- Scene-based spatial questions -

========================================

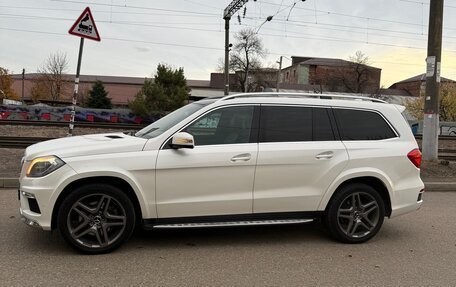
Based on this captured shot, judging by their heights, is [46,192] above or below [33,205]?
above

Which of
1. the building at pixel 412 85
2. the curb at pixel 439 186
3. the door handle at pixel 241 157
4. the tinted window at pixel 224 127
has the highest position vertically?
the building at pixel 412 85

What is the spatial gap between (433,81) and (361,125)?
690cm

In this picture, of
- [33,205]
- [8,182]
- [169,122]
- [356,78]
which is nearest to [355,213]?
[169,122]

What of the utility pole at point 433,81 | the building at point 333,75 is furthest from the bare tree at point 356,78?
the utility pole at point 433,81

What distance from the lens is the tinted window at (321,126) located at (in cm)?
530

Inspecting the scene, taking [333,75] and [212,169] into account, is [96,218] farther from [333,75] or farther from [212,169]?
[333,75]

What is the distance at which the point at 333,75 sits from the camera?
88.3 metres

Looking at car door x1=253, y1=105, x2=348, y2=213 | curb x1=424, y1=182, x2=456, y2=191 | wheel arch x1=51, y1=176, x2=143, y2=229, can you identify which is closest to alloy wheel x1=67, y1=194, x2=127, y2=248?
wheel arch x1=51, y1=176, x2=143, y2=229

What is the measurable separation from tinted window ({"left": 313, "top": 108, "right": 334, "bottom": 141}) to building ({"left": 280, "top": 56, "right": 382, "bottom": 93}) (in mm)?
63618

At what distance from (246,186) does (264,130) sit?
2.29 feet

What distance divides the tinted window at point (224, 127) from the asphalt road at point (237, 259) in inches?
49.5

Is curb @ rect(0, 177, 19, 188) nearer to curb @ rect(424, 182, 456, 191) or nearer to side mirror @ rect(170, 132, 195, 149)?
side mirror @ rect(170, 132, 195, 149)

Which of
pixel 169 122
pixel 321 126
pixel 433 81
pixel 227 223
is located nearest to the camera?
pixel 227 223

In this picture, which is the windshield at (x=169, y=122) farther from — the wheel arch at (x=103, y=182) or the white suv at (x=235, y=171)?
the wheel arch at (x=103, y=182)
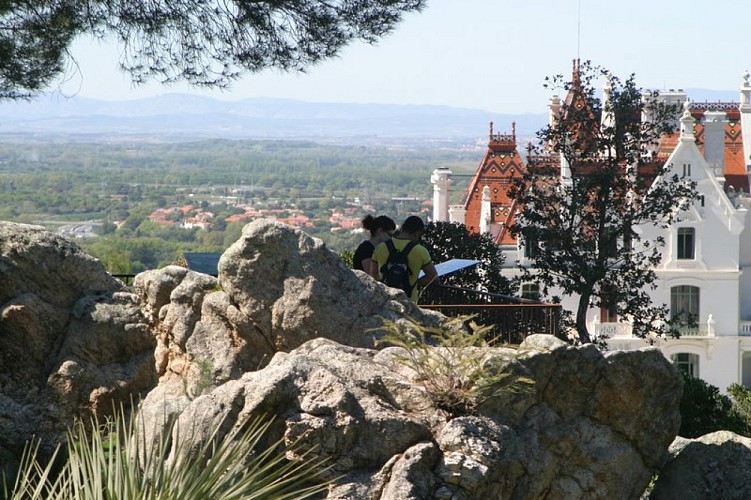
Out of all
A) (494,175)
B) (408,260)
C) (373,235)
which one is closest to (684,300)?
(494,175)

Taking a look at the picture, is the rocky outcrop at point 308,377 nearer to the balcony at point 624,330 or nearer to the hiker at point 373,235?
the hiker at point 373,235

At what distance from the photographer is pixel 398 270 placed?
35.5 ft

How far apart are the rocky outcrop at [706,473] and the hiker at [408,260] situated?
7.97ft

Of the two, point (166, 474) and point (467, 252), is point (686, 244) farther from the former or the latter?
point (166, 474)

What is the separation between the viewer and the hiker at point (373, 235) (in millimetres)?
→ 11148

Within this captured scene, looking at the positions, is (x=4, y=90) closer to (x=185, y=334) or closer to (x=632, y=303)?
(x=185, y=334)

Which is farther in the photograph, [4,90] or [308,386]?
[4,90]

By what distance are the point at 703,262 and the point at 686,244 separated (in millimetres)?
1074

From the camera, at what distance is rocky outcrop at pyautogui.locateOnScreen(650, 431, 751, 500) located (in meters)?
9.63

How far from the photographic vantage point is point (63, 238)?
406 inches

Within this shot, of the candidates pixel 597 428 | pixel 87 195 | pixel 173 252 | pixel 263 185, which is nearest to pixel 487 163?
pixel 173 252

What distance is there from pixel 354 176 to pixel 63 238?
174 m

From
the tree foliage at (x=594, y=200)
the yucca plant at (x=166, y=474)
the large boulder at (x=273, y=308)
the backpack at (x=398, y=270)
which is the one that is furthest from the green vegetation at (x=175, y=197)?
the yucca plant at (x=166, y=474)

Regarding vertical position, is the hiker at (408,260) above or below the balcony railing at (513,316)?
above
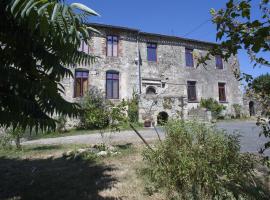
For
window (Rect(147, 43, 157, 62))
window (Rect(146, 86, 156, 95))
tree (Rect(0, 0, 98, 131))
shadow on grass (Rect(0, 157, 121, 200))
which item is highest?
window (Rect(147, 43, 157, 62))

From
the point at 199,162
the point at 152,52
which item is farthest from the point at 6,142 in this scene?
the point at 152,52

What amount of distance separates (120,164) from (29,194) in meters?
2.28

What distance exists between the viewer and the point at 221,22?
1.86m

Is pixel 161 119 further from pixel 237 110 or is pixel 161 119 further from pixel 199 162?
pixel 237 110

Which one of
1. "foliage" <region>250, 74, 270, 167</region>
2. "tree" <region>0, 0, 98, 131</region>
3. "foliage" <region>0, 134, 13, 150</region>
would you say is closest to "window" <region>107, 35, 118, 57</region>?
"foliage" <region>0, 134, 13, 150</region>

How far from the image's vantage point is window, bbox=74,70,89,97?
685 inches

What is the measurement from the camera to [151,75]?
1955 centimetres

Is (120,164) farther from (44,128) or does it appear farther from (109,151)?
(44,128)

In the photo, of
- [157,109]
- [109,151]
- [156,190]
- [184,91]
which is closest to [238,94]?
[184,91]

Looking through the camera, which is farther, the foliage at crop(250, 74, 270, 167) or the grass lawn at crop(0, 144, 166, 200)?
the grass lawn at crop(0, 144, 166, 200)

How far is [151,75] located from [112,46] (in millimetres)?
3877

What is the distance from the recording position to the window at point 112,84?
59.5 feet

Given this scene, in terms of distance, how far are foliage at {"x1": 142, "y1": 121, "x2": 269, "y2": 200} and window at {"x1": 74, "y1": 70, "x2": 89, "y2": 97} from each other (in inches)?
563

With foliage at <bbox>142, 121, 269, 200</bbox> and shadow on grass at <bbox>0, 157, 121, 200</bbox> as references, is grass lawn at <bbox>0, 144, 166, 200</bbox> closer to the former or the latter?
shadow on grass at <bbox>0, 157, 121, 200</bbox>
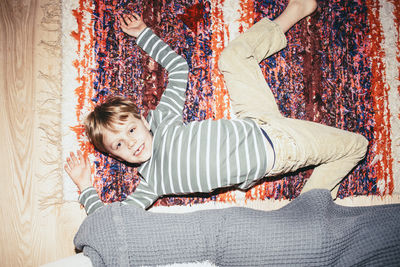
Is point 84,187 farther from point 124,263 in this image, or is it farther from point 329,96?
point 329,96

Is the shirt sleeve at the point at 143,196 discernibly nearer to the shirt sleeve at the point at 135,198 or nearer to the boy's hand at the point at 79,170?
the shirt sleeve at the point at 135,198

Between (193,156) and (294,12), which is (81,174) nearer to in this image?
(193,156)

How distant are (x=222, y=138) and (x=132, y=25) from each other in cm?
63

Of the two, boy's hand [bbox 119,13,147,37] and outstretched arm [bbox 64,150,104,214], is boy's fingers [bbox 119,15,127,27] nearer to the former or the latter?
boy's hand [bbox 119,13,147,37]

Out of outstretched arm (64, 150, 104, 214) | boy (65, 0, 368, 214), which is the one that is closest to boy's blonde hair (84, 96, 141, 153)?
boy (65, 0, 368, 214)

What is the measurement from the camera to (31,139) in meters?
0.96

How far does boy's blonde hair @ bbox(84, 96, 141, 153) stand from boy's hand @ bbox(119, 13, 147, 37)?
0.30m

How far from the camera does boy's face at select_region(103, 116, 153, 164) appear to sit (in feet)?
2.67

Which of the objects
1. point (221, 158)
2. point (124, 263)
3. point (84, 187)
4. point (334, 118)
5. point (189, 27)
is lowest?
point (124, 263)

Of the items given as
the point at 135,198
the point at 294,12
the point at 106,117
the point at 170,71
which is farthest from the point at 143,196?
the point at 294,12

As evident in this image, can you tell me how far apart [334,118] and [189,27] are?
0.77 metres

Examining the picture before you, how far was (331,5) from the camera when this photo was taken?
3.35ft

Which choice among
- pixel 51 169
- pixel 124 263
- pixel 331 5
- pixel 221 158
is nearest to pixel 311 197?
pixel 221 158

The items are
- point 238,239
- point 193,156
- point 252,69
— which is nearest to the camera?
point 238,239
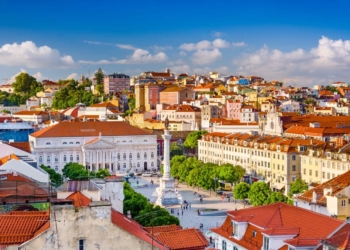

========================================

- Requirements -
Rewrite the material above with "captured shot" replaced by "photograph" everywhere, keeping everything else unchanged. Leave the pictures out of your answer.

- Written response -
Based on this photograph, judging by their heights, is [46,192] above or below [33,205]?
above

Which of
1. the building at pixel 412 85
2. the curb at pixel 439 186
3. the door handle at pixel 241 157
4. the tinted window at pixel 224 127
has the highest position vertically?
the building at pixel 412 85

What is the spatial gap between (433,81) and (361,125)?
690cm

In this picture, of
- [33,205]
- [8,182]
- [169,122]
- [356,78]
which is nearest to [355,213]?
[169,122]

What of the utility pole at point 433,81 | the building at point 333,75 is furthest from the bare tree at point 356,78?
the utility pole at point 433,81

What distance from the lens is the tinted window at (321,126) located at (in cm)?
530

Inspecting the scene, taking [333,75] and [212,169] into account, is [96,218] farther from [333,75] or farther from [212,169]?
[333,75]

What is the distance at which the point at 333,75 sits from the camera?
88.3 metres

Looking at car door x1=253, y1=105, x2=348, y2=213 | curb x1=424, y1=182, x2=456, y2=191 | wheel arch x1=51, y1=176, x2=143, y2=229, can you identify which is closest to alloy wheel x1=67, y1=194, x2=127, y2=248?
wheel arch x1=51, y1=176, x2=143, y2=229

What is the measurable separation from tinted window ({"left": 313, "top": 108, "right": 334, "bottom": 141}) to building ({"left": 280, "top": 56, "right": 382, "bottom": 93}) (in mm)?
63618

At what distance from (246,186) does (264,130) sit?
2.29 feet

What distance divides the tinted window at point (224, 127) from the asphalt road at point (237, 259) in inches?
49.5

Is curb @ rect(0, 177, 19, 188) nearer to curb @ rect(424, 182, 456, 191) or nearer to side mirror @ rect(170, 132, 195, 149)?
side mirror @ rect(170, 132, 195, 149)

Which of
pixel 169 122
pixel 321 126
pixel 433 81
pixel 227 223
is located nearest to the camera?
pixel 227 223

In this picture, which is the windshield at (x=169, y=122) farther from — the wheel arch at (x=103, y=182) or the white suv at (x=235, y=171)?
the wheel arch at (x=103, y=182)
Out of all
A) (494,175)
B) (408,260)
C) (373,235)
which one is closest to (684,300)?
(494,175)

Taking a look at the picture, is the rocky outcrop at point 308,377 nearer to the balcony at point 624,330 or nearer to the hiker at point 373,235?
the hiker at point 373,235

At what distance from the photographer is pixel 398 270 placed?
35.5 ft

How far apart are the rocky outcrop at [706,473] and the hiker at [408,260] situated?
7.97ft

Of the two, point (166, 474) and point (467, 252), is point (686, 244) farther from the former or the latter?
point (166, 474)

What is the separation between the viewer and the hiker at point (373, 235) (in millimetres)?
→ 11148

Within this captured scene, looking at the positions, is (x=4, y=90) closer to (x=185, y=334) or closer to (x=632, y=303)?
(x=185, y=334)

Which is farther in the photograph, [4,90] or [308,386]?
[4,90]

By what distance are the point at 703,262 and the point at 686,244 separated (in millimetres)?
1074

From the camera, at what distance is rocky outcrop at pyautogui.locateOnScreen(650, 431, 751, 500) located (in meters)?
9.63

How far from the photographic vantage point is point (63, 238)?
406 inches

Within this shot, of the candidates pixel 597 428 | pixel 87 195 | pixel 173 252 | pixel 263 185, which is nearest to pixel 487 163?
pixel 173 252

What distance is there from pixel 354 176 to pixel 63 238?
174 m

From
the tree foliage at (x=594, y=200)
the yucca plant at (x=166, y=474)
the large boulder at (x=273, y=308)
the backpack at (x=398, y=270)
which is the one that is furthest from the green vegetation at (x=175, y=197)?
the yucca plant at (x=166, y=474)

Regarding vertical position, is the hiker at (408,260) above or below the balcony railing at (513,316)?
above
For
window (Rect(147, 43, 157, 62))
window (Rect(146, 86, 156, 95))
tree (Rect(0, 0, 98, 131))
shadow on grass (Rect(0, 157, 121, 200))
which item is highest?
window (Rect(147, 43, 157, 62))

From
the point at 199,162
the point at 152,52
which item is farthest from the point at 6,142 in this scene?
the point at 152,52

What amount of distance separates (120,164) from (29,194) in meters?
2.28

What distance exists between the viewer and the point at 221,22?
1.86m

Is pixel 161 119 further from pixel 237 110 or is pixel 161 119 further from pixel 199 162?
pixel 237 110

Which one of
1. "foliage" <region>250, 74, 270, 167</region>
2. "tree" <region>0, 0, 98, 131</region>
3. "foliage" <region>0, 134, 13, 150</region>
would you say is closest to "window" <region>107, 35, 118, 57</region>?
"foliage" <region>0, 134, 13, 150</region>

How far from the image's vantage point is window, bbox=74,70,89,97?
685 inches

What is the measurement from the camera to [151,75]?
1955 centimetres

Is (120,164) farther from (44,128) or does it appear farther from (109,151)?
(44,128)

In the photo, of
- [157,109]
- [109,151]
- [156,190]
- [184,91]
which is closest to [238,94]?
[184,91]

Looking through the camera, which is farther, the foliage at crop(250, 74, 270, 167) or the grass lawn at crop(0, 144, 166, 200)?
the grass lawn at crop(0, 144, 166, 200)

How far is [151,75] located from [112,46] (in millimetres)?
3877

What is the distance from the recording position to the window at point 112,84?
59.5 feet

Given this scene, in terms of distance, how far are foliage at {"x1": 142, "y1": 121, "x2": 269, "y2": 200} and window at {"x1": 74, "y1": 70, "x2": 89, "y2": 97} from each other (in inches)?
563

With foliage at <bbox>142, 121, 269, 200</bbox> and shadow on grass at <bbox>0, 157, 121, 200</bbox> as references, is grass lawn at <bbox>0, 144, 166, 200</bbox> closer to the former or the latter?
shadow on grass at <bbox>0, 157, 121, 200</bbox>
Is point 84,187 farther from point 124,263 in this image, or is it farther from point 329,96?
point 329,96

Is the shirt sleeve at the point at 143,196 discernibly nearer to the shirt sleeve at the point at 135,198 or nearer to the boy's hand at the point at 79,170?
the shirt sleeve at the point at 135,198

Between (193,156) and (294,12), which is (81,174) nearer to in this image?
(193,156)

How distant are (x=222, y=138) and (x=132, y=25) from each other in cm?
63

Of the two, boy's hand [bbox 119,13,147,37] and outstretched arm [bbox 64,150,104,214], is boy's fingers [bbox 119,15,127,27] nearer to the former or the latter?
boy's hand [bbox 119,13,147,37]

Out of outstretched arm (64, 150, 104, 214) | boy (65, 0, 368, 214), which is the one that is closest to boy's blonde hair (84, 96, 141, 153)?
boy (65, 0, 368, 214)

What is the measurement from the camera to (31,139) in meters?
0.96

How far does boy's blonde hair @ bbox(84, 96, 141, 153) stand from boy's hand @ bbox(119, 13, 147, 37)?
0.30m

How far from the camera does boy's face at select_region(103, 116, 153, 164) appear to sit (in feet)?
2.67

Which of the objects
1. point (221, 158)
2. point (124, 263)
3. point (84, 187)
4. point (334, 118)
5. point (189, 27)
is lowest?
point (124, 263)

Of the items given as
the point at 135,198
the point at 294,12
the point at 106,117
the point at 170,71
which is farthest from the point at 143,196?
the point at 294,12

As evident in this image, can you tell me how far apart [334,118] and [189,27] are?
0.77 metres

Examining the picture before you, how far was (331,5) from the camera when this photo was taken?
3.35ft

Which choice among
- pixel 51 169
- pixel 124 263
- pixel 331 5
- pixel 221 158
is nearest to pixel 311 197?
pixel 221 158

The items are
- point 238,239
- point 193,156
- point 252,69
— which is nearest to the camera?
point 238,239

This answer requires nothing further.